◆ Что нужно сделать:
**a)** Где, согласно тексту для чтения, Лидия Васильевна стала работать после того, как поработала у приятеля рассказчика?
**b)** Определите, соответствуют ли тексту для чтения утверждения: (i) чаще всего сына летом возили в Пярну; (ii) отец Лики курировал в районе дела с ресурсами газа; (iii) рассказчик познакомил жену с приятельницей ещё в Москве. На каждое ответьте «да» или «нет» и точно процитируйте решающие слова текста.
**c)** Перескажите в виде списка абзац текста для чтения, начинающийся словами «Жизнь текла», сохранив основные факты.

◆ Текст для чтения:
==========

Жизнь текла, я собрался и уехал на Севера, в нефтяную столицу Нижневартовск, сменил узкую специализацию, став из нефтехимика специалистом по подготовке нефти на промыслах и, более конкретно, по нефтяному газу. Получил квартиру, привез семью. Живем. Работаем, по осени собираем грибы и ягоды, солим на зиму рыбу и капусту, привожу я из командировок по полному абалаковскому рюкзаку московской еды. Сынок растет, каждое лето его вывозим к морю. Иногда к Черному, но более к Балтийскому, в Палангу, в латвийские Саулкрасты и больше всего в Пярну. Да я еще все время катаюсь в командировки: Краснодар, Тюмень, Москва, Куйбышев. Или по Западной Сибири от месторождения к месторождению, от факел к факелу с приборами для измерения расхода газа. Когда летом посуху, а когда зимой и по уши в снегу.
Вот так уехал однажды недели на три, а по возвращению жена меня спешит обрадовать, что в наш город приехала моя старая приятельница, уехав с БАМа, где она провела несколько лет. Я, вообще-то, в Москве их не знакомил. Не был уверен, что этот богемный дом так уж понравится моей подруге. А тут полный восторг и всевозможное покровительство. Во всяком случае, я увидел приезжую в своей старой куртке, а потом, ближе к зиме в старой синтетической шубке моей мадам. Я, признаться, несколько сомневался в прочности ихней дружбы, но пока что -
Майский день, Именины сердца! Вообще-то приезд Лики и ее последнего мужа Валеры (
мне как-то помнится, что его звали Валерой, или Витей?) именно в наш город был очень разумным поступком, хотя я не уверен, что она об этом много размышляла. Дело в том, что ее отец, Василий Мефодьевич, инспектор либо даже старший инспектор Комитета Народного Контроля Союза курировал наш район. Не по моим делам с ресурсами газа, а по строительству и промышленности. Он приезжал, мы с ним даже встречались и как-то поговорили на общие темы. Понятно, что с трудоустройством у Лидии Васильевны проблем не было. Она стала работать по началу у одного из моих приятелей, что-то типа по ПиАру. Должна была писать брошюру, воспевающую ихнюю деятельность. Потом перебралась в Центральную Научно-Исследовательскую Лабораторию - ЦНИЛ при объединении нефтяников примерно на такую же работу.

==========

◆ Выдержки из данных:

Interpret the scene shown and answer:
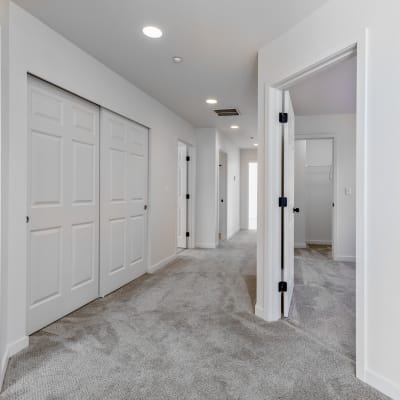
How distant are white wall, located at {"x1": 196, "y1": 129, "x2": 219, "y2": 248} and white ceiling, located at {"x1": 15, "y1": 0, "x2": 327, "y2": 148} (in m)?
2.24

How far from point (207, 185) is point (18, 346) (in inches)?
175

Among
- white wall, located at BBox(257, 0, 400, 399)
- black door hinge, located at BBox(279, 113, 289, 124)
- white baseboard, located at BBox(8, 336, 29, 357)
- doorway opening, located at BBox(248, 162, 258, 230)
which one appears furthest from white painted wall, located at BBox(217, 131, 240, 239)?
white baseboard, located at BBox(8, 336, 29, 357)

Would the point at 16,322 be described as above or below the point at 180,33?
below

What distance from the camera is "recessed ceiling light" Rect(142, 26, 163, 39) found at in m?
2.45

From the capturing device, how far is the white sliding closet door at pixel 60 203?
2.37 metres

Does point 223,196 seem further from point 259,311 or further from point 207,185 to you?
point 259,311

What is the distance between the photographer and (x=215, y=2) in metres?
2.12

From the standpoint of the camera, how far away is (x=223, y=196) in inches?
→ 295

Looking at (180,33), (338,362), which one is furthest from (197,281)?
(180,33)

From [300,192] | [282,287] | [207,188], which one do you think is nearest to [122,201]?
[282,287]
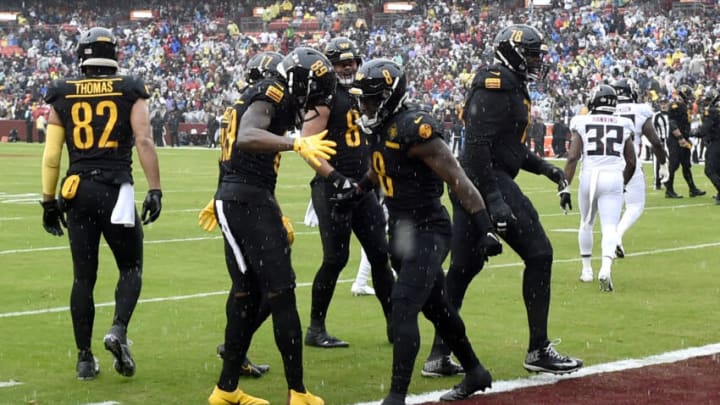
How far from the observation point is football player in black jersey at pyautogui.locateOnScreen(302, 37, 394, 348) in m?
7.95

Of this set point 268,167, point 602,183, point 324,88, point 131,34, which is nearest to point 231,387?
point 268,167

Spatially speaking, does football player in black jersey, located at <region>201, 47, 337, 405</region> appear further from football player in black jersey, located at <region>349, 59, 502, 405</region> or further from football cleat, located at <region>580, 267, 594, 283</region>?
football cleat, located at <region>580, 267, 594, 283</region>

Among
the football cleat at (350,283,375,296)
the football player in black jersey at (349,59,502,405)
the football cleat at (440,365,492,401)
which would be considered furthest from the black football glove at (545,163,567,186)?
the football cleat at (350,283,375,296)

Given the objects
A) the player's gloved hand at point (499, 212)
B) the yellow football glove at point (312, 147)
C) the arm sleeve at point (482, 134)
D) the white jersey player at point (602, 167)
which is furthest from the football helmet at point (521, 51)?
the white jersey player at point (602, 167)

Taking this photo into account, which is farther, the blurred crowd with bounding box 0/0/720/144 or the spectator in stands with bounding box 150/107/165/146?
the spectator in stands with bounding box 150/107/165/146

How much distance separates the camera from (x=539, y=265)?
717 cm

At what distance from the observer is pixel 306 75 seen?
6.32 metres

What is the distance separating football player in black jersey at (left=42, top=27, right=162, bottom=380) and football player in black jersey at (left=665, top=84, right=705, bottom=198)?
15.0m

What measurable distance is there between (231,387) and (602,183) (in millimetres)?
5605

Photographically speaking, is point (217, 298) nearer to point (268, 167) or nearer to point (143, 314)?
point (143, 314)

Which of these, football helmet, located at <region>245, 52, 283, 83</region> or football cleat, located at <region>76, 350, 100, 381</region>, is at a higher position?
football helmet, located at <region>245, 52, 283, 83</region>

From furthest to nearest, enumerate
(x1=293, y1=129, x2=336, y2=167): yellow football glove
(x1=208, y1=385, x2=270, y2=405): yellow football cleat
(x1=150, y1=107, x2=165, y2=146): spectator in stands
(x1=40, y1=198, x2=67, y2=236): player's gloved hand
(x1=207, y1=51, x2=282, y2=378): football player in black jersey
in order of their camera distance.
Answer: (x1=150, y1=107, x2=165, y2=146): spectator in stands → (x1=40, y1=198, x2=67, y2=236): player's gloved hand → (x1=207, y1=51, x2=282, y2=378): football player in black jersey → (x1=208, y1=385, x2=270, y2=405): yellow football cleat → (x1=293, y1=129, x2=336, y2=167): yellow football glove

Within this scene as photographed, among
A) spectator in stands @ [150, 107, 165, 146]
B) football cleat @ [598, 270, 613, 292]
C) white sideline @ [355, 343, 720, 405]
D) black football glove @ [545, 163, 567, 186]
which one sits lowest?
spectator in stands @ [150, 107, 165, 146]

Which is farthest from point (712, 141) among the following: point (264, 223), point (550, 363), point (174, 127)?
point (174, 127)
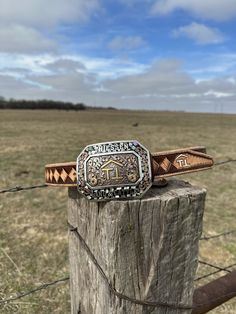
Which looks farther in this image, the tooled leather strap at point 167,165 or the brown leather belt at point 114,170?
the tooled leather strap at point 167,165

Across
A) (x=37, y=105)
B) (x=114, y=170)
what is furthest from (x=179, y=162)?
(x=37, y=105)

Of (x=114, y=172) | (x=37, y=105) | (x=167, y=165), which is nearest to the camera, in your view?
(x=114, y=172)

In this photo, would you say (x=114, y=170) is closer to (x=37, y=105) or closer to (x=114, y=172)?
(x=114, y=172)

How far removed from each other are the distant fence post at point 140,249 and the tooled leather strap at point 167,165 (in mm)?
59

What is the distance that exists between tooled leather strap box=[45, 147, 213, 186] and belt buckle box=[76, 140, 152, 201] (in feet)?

==========

◆ Полные ответы:
**a)** В Центральной Научно-Исследовательской Лаборатории (ЦНИЛ) при объединении нефтяников, примерно на такой же работе.

**b)**
(i) Да: «и больше всего в Пярну».
(ii) Нет: «Не по моим делам с ресурсами газа, а по строительству и промышленности».
(iii) Нет: «Я, вообще-то, в Москве их не знакомил».

**c)**
- Рассказчик переехал на Севера, в Нижневартовск.
- Сменил специализацию: из нефтехимика стал специалистом по подготовке нефти на промыслах, конкретнее по нефтяному газу.
- Получил квартиру и перевёз семью.
- Осенью семья собирает грибы и ягоды, солит на зиму рыбу и капусту.
- Из командировок рассказчик привозит полный абалаковский рюкзак московской еды.
- Каждое лето сына вывозят к морю: иногда к Чёрному, чаще к Балтийскому (Паланга, Саулкрасты, больше всего Пярну).
- Рассказчик постоянно ездит в командировки: в Краснодар, Тюмень, Москву, Куйбышев, а также по месторождениям Западной Сибири с приборами для измерения расхода газа, летом и зимой.